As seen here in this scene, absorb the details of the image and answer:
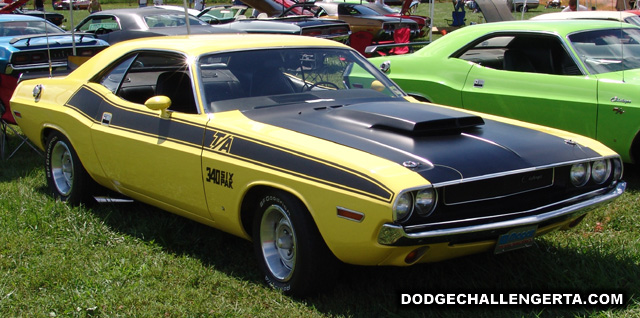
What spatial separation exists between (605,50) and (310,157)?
3900 millimetres

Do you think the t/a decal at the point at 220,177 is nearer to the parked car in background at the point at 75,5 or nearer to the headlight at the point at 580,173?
the headlight at the point at 580,173

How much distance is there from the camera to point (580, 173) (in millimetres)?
3932

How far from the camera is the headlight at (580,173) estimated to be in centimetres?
389

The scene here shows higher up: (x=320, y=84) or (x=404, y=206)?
(x=320, y=84)

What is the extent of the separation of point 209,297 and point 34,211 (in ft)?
6.94

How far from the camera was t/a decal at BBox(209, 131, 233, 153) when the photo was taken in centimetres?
399

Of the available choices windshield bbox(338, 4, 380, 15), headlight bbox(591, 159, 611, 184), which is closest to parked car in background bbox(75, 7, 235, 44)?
windshield bbox(338, 4, 380, 15)

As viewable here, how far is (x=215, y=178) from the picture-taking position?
159 inches

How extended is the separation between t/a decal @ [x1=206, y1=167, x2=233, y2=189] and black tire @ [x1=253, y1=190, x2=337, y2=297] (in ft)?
0.65

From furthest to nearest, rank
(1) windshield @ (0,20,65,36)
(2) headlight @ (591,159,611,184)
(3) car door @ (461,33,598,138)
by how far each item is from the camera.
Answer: (1) windshield @ (0,20,65,36), (3) car door @ (461,33,598,138), (2) headlight @ (591,159,611,184)

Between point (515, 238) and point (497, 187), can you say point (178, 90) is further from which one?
point (515, 238)

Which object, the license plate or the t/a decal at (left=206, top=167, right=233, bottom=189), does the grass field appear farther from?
the t/a decal at (left=206, top=167, right=233, bottom=189)

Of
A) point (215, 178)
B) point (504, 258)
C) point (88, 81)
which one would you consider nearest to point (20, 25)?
point (88, 81)

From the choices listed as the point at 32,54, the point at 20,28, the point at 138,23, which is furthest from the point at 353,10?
the point at 32,54
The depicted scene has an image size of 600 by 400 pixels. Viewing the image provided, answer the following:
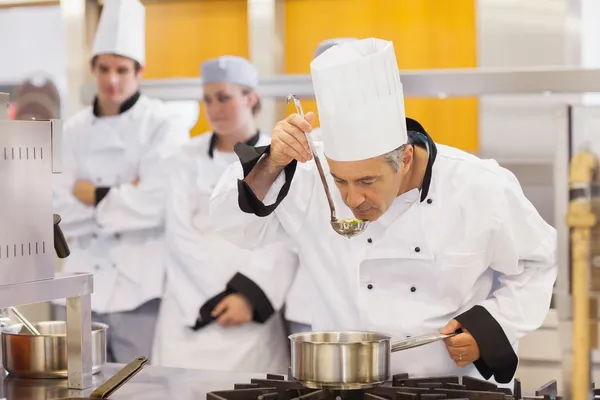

--------

§ Your objective:
Please reproduce all of the material above word for word, and leave the pictures out of your copy.

§ In response:
As seen here in this scene, absorb the details of the image and answer:
What spatial separation exists between (605,50) and (310,157)?
3900 millimetres

Do you think the t/a decal at the point at 220,177 is nearer to the parked car in background at the point at 75,5 or nearer to the headlight at the point at 580,173?
the headlight at the point at 580,173

How much distance is there from the camera to point (580, 173) (in millimetres)?
3932

How far from the camera is the headlight at (580,173) estimated to be in centimetres?
389

The scene here shows higher up: (x=320, y=84) or (x=404, y=206)?
(x=320, y=84)

What is the extent of the separation of point 209,297 and point 34,211 (in ft)?
6.94

How far from the camera was t/a decal at BBox(209, 131, 233, 153) when the photo was taken in centimetres?
399

Of the available choices windshield bbox(338, 4, 380, 15), headlight bbox(591, 159, 611, 184), which is closest to parked car in background bbox(75, 7, 235, 44)?
windshield bbox(338, 4, 380, 15)

As viewable here, how far is (x=215, y=178) from the picture-taking position?
159 inches

How extended is the separation between t/a decal @ [x1=206, y1=167, x2=233, y2=189] and black tire @ [x1=253, y1=190, x2=337, y2=297] (in ft)?
0.65

From furthest to nearest, rank
(1) windshield @ (0,20,65,36)
(2) headlight @ (591,159,611,184)
(3) car door @ (461,33,598,138)
by how far each item is from the camera.
Answer: (1) windshield @ (0,20,65,36), (3) car door @ (461,33,598,138), (2) headlight @ (591,159,611,184)

Between point (515, 238) and point (497, 187), can you say point (178, 90) is further from which one?
point (515, 238)

Which object, the license plate or the t/a decal at (left=206, top=167, right=233, bottom=189), does the grass field appear farther from?
the t/a decal at (left=206, top=167, right=233, bottom=189)

Of
A) point (215, 178)
B) point (504, 258)
C) point (88, 81)
which one would you consider nearest to point (20, 25)?
point (88, 81)

From the choices listed as the point at 32,54, the point at 20,28, the point at 138,23, which is furthest from the point at 353,10?
the point at 32,54
The depicted scene has an image size of 600 by 400 pixels. Viewing the image provided, answer the following:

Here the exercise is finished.